Na Itália, não há uma norma que institua o salário mínimo, como ocorre no Direito brasileiro, mas a Constituição italiana de 1948, em seu art. 36, §1º, estabelece o princípio da suficiência da remuneração, in verbis: "o trabalhador tem direito a uma remuneração proporcional à quantidade e qualidade do seu trabalho e em todo caso suficiente a assegurar a si e à sua família uma existência livre e digna" (grifos nossos).

A norma constitucional em tela, mais abstrata e principiológica do que o art. 7º, IV, da Constituição brasileira de 1988, certamente seria considerada de eficácia limitada pelo STF. Todavia, a jurisprudência italiana corajosamente reconheceu a sua eficácia imediata, impondo, no caso concreto, a obrigação de o patrão pagar a retribuição suficiente. Os juízes passaram a declarar a nulidade da cláusula retributiva do contrato individual, com a conseqüente fixação da justa remuneração. As primeiras decisões da Corte de Cassação nesse sentido datam do início da década de 50, pouco tempo depois, portanto, da promulgação da Constituição de 1948 [31].

O valor da remuneração suficiente é mutável historicamente, variando com a evolução das relações econômico-sociais e dos costumes. Nesse sentido, a negociação coletiva exerce papel de grande importância na sua determinação, vez que se encontra em posição de avaliar melhor os aspectos macroecônomicos globais ou específicos (setor produtivo e empresas envolvidas). Todavia, em virtude da liberdade sindical, pode ocorrer que o trabalhador que reclame a suficiência de sua remuneração não esteja submetido à regência do contrato coletivo. Não obstante, nessa hipótese a jurisprudência por vezes recorre ao valor estabelecido pela autonomia coletiva, mas avalia também as peculiaridades do caso concreto (como o custo de vida daquela determinada região).

Observa-se que não se trata de simples extensão "erga omnes" das clásulas retributivas dos contratos coletivos, mas sim da aplicação judicial de um princípio geral que encontra um importante parâmetro de referência na norma coletiva, a ser adaptado, caso necessário, ao caso concreto. Com efeito, a Corte de Cassação já afirmou que a norma coletiva é apenas um parâmetro de orientação (v.g., decisão n. 38, de 29 de janeiro de 2001) [32]. A dúvida surge no caso de um trabalhador demandar uma remuneração de valor superior ao estabelecido no contrato coletivo a que está submetido, alegando não ser este suficiente. Uma corrente afirma que não seria possível ao juiz interferir na autonomia coletiva, determinando um valor diverso [33]. Todavia há algumas decisões judiciais em sentido contrário, as quais, todavia, atribuem ao trabalhador o ônus de provar a insuficiência da remuneração prevista no contrato coletivo [34].

◆ Extrato de dados ◆
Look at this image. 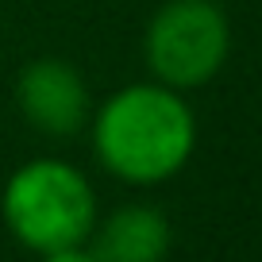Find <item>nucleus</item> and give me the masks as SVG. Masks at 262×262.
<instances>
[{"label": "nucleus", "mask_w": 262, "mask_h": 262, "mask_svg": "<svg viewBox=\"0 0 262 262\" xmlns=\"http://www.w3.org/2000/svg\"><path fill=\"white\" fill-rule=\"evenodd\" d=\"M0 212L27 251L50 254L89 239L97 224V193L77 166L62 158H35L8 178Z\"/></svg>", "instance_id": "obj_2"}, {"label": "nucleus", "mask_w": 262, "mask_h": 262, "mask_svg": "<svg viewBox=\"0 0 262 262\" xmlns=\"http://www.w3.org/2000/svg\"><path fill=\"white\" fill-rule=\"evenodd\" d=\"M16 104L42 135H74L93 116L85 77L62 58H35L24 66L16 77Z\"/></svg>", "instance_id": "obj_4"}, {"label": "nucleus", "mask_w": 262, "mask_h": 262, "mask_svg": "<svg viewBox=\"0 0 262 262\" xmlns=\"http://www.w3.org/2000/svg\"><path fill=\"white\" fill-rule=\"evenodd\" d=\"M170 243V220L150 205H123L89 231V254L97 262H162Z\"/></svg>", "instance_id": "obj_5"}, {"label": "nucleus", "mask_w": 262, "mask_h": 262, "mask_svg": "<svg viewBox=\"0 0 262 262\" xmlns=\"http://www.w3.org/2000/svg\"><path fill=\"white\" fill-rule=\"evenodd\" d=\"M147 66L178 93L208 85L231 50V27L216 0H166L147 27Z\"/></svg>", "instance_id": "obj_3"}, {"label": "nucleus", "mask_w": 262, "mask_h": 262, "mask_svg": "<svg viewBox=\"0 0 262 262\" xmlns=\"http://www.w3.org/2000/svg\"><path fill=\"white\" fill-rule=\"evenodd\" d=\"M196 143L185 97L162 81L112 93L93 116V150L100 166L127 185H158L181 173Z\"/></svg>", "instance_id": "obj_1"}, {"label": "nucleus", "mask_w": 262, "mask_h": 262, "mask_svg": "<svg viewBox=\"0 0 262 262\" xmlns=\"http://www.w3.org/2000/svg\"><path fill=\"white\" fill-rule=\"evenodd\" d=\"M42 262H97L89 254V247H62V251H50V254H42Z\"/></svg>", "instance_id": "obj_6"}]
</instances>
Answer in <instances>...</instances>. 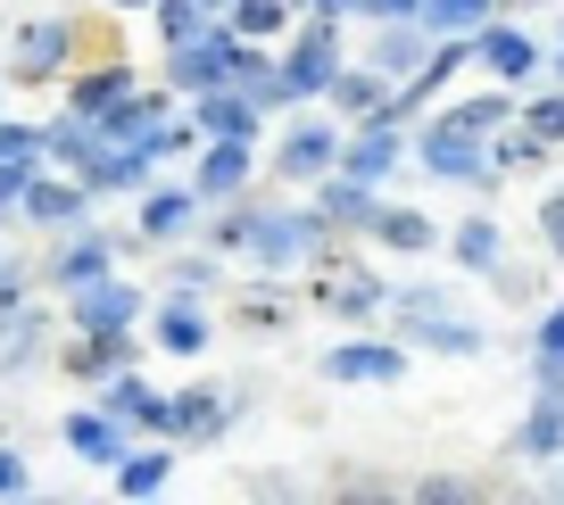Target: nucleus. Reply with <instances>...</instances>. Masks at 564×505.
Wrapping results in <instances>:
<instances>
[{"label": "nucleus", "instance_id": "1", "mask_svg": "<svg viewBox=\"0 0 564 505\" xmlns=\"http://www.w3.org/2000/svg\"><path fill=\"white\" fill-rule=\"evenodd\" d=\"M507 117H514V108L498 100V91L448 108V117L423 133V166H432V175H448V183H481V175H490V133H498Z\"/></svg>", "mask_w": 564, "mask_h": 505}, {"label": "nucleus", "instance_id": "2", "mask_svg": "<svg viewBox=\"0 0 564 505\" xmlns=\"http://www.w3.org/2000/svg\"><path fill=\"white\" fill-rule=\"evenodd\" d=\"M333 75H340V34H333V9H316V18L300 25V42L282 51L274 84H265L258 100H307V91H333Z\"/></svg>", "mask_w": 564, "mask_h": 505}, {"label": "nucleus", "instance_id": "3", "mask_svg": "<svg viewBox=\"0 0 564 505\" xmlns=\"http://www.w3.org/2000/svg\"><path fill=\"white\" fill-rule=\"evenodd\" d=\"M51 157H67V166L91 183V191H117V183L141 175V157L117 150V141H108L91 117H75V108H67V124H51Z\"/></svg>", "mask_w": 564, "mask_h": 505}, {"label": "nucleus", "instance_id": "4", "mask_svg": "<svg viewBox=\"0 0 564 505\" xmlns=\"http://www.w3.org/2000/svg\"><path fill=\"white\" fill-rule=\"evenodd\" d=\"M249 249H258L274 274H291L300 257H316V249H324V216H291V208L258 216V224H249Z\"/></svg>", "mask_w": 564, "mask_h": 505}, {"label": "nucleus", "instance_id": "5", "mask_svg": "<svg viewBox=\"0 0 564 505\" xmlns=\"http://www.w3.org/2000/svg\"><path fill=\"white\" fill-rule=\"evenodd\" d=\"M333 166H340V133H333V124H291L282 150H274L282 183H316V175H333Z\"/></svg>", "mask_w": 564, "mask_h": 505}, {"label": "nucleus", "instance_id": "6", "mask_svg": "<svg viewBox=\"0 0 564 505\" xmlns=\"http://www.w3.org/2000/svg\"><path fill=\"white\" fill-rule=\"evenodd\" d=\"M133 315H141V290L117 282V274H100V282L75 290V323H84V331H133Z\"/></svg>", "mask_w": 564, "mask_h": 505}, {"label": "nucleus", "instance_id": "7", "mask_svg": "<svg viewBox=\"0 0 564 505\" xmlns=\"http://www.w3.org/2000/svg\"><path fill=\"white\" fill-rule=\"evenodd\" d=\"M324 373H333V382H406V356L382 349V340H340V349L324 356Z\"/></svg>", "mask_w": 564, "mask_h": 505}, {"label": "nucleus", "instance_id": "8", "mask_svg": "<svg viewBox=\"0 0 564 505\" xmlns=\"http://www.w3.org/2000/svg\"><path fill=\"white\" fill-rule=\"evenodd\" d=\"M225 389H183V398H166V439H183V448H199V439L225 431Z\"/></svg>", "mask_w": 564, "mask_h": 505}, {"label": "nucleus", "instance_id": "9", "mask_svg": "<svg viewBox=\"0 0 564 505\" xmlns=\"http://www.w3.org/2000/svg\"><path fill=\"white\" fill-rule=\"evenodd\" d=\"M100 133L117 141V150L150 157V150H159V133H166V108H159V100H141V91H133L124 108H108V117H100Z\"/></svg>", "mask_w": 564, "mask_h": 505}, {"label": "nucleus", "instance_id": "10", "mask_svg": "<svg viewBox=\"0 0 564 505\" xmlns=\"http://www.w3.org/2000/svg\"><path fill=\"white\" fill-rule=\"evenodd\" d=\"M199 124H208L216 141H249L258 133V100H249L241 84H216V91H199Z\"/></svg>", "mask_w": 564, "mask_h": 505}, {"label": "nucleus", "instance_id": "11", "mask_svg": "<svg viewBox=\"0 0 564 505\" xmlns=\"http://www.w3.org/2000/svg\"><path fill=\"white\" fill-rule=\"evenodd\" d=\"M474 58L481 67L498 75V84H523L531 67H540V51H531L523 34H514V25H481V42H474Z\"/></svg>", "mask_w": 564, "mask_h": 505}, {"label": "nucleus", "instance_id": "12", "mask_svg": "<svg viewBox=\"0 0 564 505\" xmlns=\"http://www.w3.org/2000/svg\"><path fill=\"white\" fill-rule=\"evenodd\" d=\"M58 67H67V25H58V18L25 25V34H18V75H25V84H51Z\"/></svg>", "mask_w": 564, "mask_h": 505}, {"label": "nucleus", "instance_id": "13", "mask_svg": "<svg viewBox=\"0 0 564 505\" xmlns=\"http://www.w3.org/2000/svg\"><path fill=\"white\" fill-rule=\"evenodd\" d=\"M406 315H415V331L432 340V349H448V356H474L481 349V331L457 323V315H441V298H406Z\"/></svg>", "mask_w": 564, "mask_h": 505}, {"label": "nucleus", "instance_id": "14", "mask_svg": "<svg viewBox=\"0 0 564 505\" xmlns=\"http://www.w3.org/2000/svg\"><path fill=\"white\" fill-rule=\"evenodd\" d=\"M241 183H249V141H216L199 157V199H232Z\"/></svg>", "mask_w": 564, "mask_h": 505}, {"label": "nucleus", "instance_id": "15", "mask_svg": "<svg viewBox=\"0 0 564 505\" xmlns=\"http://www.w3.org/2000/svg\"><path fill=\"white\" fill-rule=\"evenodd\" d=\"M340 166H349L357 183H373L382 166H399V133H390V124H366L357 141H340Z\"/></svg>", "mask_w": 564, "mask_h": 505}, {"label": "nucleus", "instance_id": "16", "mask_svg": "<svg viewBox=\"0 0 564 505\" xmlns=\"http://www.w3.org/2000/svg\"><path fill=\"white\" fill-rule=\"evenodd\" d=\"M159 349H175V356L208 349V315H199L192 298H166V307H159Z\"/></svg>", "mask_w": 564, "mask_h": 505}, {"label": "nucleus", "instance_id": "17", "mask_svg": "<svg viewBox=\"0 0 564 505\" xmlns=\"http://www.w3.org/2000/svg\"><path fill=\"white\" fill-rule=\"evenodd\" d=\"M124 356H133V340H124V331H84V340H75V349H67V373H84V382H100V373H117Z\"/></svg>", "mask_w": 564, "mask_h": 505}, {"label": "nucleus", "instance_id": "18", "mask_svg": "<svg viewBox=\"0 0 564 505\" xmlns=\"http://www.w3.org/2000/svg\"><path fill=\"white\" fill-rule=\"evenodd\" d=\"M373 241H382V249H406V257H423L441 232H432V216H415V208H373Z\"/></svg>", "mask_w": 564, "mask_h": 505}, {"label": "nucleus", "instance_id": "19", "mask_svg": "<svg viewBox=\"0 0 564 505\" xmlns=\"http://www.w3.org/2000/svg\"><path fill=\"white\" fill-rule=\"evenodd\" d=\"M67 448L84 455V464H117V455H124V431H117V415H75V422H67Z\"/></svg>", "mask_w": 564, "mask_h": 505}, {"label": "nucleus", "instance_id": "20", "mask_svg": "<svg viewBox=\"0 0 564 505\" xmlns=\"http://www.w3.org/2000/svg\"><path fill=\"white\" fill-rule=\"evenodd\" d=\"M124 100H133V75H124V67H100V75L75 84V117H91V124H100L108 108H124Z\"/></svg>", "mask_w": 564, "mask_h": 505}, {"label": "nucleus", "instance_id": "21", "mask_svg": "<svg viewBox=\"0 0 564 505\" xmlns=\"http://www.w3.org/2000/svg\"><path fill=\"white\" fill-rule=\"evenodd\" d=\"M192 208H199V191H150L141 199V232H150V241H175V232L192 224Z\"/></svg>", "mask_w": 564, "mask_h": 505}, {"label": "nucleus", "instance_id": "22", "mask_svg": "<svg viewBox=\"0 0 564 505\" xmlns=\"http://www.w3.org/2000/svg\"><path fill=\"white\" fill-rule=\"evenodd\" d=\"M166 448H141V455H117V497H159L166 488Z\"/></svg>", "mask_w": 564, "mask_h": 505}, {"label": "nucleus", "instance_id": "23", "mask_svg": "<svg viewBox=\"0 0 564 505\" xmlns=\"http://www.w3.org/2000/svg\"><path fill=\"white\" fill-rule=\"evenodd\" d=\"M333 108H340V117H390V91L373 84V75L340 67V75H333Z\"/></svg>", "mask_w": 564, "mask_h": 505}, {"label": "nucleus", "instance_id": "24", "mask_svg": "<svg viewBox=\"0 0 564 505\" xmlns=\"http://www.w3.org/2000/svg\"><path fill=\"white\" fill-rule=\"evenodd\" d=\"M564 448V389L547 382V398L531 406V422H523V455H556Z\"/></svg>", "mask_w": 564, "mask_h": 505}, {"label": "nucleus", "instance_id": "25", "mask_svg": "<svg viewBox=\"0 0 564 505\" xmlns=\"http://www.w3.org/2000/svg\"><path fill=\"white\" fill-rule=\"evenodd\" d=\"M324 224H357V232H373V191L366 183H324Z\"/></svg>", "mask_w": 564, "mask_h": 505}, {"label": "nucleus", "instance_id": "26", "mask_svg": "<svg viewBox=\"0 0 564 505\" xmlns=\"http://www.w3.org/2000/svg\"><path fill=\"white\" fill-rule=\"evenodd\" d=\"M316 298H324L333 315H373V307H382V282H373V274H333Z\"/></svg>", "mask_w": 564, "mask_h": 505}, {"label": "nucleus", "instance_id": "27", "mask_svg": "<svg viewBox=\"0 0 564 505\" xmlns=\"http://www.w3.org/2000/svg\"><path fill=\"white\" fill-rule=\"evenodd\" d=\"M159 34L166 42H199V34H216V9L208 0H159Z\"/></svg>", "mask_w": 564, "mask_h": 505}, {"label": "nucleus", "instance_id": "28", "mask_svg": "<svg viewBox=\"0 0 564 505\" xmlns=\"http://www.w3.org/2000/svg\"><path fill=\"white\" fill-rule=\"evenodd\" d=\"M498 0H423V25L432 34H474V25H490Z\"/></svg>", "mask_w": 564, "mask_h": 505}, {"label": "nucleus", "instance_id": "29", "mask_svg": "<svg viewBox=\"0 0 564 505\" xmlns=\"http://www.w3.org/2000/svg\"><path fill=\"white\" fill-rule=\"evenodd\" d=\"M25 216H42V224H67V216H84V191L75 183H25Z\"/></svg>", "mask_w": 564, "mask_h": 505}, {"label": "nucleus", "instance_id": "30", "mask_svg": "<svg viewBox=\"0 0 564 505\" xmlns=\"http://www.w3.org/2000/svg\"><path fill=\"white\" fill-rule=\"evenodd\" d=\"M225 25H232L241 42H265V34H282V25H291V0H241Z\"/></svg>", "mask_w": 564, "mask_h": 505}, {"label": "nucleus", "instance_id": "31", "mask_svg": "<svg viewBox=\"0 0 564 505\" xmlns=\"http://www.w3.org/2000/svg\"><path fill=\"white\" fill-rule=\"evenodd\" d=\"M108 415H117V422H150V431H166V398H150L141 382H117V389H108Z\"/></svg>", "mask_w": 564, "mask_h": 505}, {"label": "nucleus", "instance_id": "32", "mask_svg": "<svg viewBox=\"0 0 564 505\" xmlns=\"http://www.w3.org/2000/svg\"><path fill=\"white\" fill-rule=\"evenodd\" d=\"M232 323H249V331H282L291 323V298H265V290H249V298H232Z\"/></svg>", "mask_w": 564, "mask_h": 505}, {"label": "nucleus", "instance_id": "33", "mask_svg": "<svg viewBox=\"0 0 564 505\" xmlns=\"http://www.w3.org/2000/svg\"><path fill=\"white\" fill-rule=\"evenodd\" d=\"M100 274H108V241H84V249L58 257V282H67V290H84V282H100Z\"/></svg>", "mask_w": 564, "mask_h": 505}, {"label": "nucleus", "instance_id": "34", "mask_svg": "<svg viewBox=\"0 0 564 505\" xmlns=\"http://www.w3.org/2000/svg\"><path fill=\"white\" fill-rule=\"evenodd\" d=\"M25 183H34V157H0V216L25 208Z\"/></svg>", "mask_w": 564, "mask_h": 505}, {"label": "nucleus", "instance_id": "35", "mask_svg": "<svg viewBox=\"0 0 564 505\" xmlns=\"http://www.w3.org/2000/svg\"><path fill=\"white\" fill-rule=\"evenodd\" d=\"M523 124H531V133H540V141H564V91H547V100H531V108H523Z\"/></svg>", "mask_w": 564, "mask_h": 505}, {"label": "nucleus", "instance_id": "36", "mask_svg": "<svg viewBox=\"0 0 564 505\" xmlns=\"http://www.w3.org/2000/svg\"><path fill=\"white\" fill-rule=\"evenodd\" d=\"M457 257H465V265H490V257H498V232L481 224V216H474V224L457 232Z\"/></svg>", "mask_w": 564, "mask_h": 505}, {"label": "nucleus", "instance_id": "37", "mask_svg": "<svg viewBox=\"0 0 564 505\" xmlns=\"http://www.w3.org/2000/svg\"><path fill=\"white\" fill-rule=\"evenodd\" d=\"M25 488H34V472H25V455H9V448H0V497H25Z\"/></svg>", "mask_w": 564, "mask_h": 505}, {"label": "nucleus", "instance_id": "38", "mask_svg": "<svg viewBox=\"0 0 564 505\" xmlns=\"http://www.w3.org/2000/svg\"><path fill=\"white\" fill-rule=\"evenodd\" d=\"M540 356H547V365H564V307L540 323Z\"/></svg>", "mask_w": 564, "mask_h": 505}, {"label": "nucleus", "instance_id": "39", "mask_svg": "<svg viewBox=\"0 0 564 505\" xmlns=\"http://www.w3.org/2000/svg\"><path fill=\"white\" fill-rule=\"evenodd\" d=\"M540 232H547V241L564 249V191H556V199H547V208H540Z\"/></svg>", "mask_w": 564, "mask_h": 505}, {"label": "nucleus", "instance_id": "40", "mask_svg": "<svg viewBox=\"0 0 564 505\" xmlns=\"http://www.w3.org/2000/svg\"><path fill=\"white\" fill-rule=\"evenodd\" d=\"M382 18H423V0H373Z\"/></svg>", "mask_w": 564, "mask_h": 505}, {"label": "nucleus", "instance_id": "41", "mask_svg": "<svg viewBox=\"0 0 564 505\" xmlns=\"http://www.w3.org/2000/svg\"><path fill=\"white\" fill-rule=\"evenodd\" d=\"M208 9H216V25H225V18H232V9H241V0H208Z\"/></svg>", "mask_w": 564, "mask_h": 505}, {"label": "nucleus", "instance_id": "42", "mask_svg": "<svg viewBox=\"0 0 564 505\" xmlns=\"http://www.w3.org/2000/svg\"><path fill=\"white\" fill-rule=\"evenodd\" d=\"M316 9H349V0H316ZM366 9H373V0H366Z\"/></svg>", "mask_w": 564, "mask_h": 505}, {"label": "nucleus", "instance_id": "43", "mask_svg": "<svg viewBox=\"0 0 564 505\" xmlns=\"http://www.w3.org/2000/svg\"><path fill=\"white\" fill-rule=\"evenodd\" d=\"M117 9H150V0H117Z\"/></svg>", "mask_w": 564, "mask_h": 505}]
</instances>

◆ Objetivo da tarefa ◆
Dê continuidade ao trecho sobre a remuneração suficiente no direito italiano a partir do ponto em que ele termina. O material apresentado é um conteúdo à parte, sem relação com o trecho.

◆ Resposta redigida ◆
É interessante ressaltar o entendimento consagrado pela Corte Constitucional italiana, a partir da famosa e criativa decisão n. 63, de 10 de junho de 1966. Em respeito ao direito à suficiência da remuneração (art. 36 da Constituição de 1948), a Corte declarou a inconstitucionalidade das normas do Código Civil de 1942 (arts. 2948, §4º, 2955, §2º, e 2956, §1º), na parte em que permitiam o fluxo da prescrição durante o contrato empregatício. A constância deste, portanto, passou a ser considerada uma causa impeditiva do prazo prescricional. Consagrou-se o princípio do contra non valentem agere non currit praescriptio [35], pois que a tendência natural é o trabalhador não reclamar os seus direitos na constância da relação de emprego, pelo temor das represálias, sendo a mais comum delas a própria dispensa.

Esse entendimento, todavia, veio a ser mitigado pela Corte com relação ao trabalhador dotado de estabilidade no emprego, pois que a garantia da reintegração no caso de dispensa imotivada (art. 18 do Estatuto dos Trabalhadores) propiciaria a reivindicação dos seus direitos no curso do contrato. Nesse caso, não haveria impedimento ao decurso da prescrição [36].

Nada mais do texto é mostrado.